A bird that forgets to fly.
A BIRD THAT FORGETS TO FLY.......
A few days ago, as I was walking back from the library in the evening, I passed by a familiar shop on my way home. It was a bird shop, or at least that’s what it could be called. The sight of it always struck me—cages lined up, each holding a bird, and there were so many of them. I could count at least thirty or forty, all different shapes and sizes, though most of them appeared to be of the same kind—small, delicate creatures. The shop had been there for as long as I could remember, at least seven years now, and its presence was woven into the fabric of my daily life.
I remember one day, as I was walking past with my sister, she suddenly stopped and gazed at the birds. “What if they were all set free?” she asked, her voice filled with quiet curiosity.
I thought about it for a moment before answering. "Even then," I said slowly, "they would probably die. They don’t know how to fly anymore, and even if they did, they wouldn’t survive in this harsh city. It’s not the environment for them. They’ve been caged for so long, this is all they know. In a place like this, they’re meant to stay in their cages."
I remember giving her the same answer, word for word, years ago when I had asked my Nanaji about the birds kept in my Nani's house. It was a simple answer, one that made sense at the time.
But just a few days ago, as I crossed the road, something different caught my eye. It wasn’t the shop that caught my attention this time, but the birds themselves, perched in their cages. There was a shift in the way I looked at them—a kind of unsettling realization. It was a feeling I couldn’t shake. I didn’t know what to make of it yet, but something told me that the simple answer I had always given might not be enough anymore. Something had changed.
Across the road, directly opposite the bird shop, stood a row of houses. More than twenty families lived there—lower-middle-class families who had been settled in that area for as long as I could remember. The houses, though simple and modest, had a certain permanence to them, their stories written in the fading paint and worn-out doors.
What caught my attention most, however, was the girls who lived in those homes. They were young, their lives already mapped out for them in ways they could barely question. Most of them had attended the nearby government schools, but they were still deprived of quality education and guidance.
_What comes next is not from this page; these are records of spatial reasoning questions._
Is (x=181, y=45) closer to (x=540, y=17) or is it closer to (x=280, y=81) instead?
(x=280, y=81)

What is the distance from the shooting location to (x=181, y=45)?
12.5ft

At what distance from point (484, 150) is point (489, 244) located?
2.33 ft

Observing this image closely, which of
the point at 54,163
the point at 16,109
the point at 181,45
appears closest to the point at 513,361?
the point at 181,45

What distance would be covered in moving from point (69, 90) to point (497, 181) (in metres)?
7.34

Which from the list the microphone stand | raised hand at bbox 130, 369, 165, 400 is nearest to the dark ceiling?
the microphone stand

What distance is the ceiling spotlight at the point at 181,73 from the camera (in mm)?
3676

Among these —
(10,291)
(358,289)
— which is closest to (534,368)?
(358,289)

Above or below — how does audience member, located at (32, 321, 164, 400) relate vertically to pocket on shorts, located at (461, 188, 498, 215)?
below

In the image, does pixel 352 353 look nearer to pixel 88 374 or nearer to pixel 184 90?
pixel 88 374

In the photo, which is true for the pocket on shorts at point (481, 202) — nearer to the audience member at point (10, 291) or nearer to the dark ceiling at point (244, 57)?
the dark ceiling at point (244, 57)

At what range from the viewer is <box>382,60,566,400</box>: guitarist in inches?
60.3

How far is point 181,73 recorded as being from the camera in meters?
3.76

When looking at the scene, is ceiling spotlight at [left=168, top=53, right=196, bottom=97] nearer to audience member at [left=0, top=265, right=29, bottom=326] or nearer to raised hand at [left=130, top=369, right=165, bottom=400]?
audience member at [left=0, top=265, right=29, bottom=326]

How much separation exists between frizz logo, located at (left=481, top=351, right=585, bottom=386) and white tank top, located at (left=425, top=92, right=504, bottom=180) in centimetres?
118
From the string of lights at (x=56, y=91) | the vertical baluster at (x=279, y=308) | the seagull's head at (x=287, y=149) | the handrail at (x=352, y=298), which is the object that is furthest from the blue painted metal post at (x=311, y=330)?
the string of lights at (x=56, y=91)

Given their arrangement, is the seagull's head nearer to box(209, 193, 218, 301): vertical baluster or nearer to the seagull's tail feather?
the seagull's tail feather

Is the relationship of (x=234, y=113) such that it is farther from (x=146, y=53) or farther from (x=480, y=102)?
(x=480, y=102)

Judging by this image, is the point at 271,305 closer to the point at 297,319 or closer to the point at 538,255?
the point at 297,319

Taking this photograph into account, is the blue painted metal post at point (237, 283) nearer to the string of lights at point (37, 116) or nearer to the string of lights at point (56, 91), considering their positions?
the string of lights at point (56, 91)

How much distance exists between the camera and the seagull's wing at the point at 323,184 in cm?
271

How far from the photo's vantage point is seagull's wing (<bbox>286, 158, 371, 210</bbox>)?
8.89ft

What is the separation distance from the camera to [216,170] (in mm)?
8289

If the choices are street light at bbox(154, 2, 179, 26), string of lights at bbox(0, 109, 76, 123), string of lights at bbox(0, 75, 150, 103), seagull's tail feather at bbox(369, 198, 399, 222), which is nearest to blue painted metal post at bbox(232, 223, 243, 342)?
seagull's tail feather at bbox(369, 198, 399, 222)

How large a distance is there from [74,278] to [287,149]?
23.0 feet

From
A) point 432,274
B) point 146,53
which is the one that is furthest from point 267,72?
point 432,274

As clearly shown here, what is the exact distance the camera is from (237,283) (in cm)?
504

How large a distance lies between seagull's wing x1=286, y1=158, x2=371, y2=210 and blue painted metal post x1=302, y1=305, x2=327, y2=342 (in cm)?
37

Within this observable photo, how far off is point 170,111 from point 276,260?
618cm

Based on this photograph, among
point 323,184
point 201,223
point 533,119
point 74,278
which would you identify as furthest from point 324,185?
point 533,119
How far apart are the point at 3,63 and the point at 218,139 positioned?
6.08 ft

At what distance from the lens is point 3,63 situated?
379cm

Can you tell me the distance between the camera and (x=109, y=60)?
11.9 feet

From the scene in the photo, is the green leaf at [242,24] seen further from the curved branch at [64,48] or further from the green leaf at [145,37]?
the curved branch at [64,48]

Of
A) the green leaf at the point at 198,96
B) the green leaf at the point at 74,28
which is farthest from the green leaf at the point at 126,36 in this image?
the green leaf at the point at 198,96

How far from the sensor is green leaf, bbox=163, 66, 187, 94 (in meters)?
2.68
There was no support for their dreams, no one to show them what was possible beyond their immediate surroundings.
By the time they reached sixteen or eighteen, they were expected to marry, no questions asked. Once married, their world became confined to the four walls of their homes, where their duties were limited to household chores and caring for children. There was no room for personal growth, no opportunity to develop any skills beyond the domestic sphere. They were caged, just like the birds across the street, bound by an invisible force that kept them from soaring beyond their circumstances.
And then it hit me with an unsettling clarity—the birds weren’t the only ones trapped in that kind of existence. These girls, too, were caged. Caged by their circumstances, by their society’s expectations, and by the lack of opportunities to shape their own futures. The more I thought about it, the more I realized the striking similarity. The birds in their cages, unable to fly, seemed to echo the lives of those girls—both groups, unknowingly bound by the same kind of captivity.
For the first time, I saw it not just as a matter of the birds’ confinement, but as something far bigger—an entire system that keeps certain lives caged, whether it’s a bird in a shop or a girl in a home, restricted by boundaries she never chose. And in that moment, I couldn’t help but wonder: how many others, like the birds and the girls, were meant to stay inside the invisible cages built around them?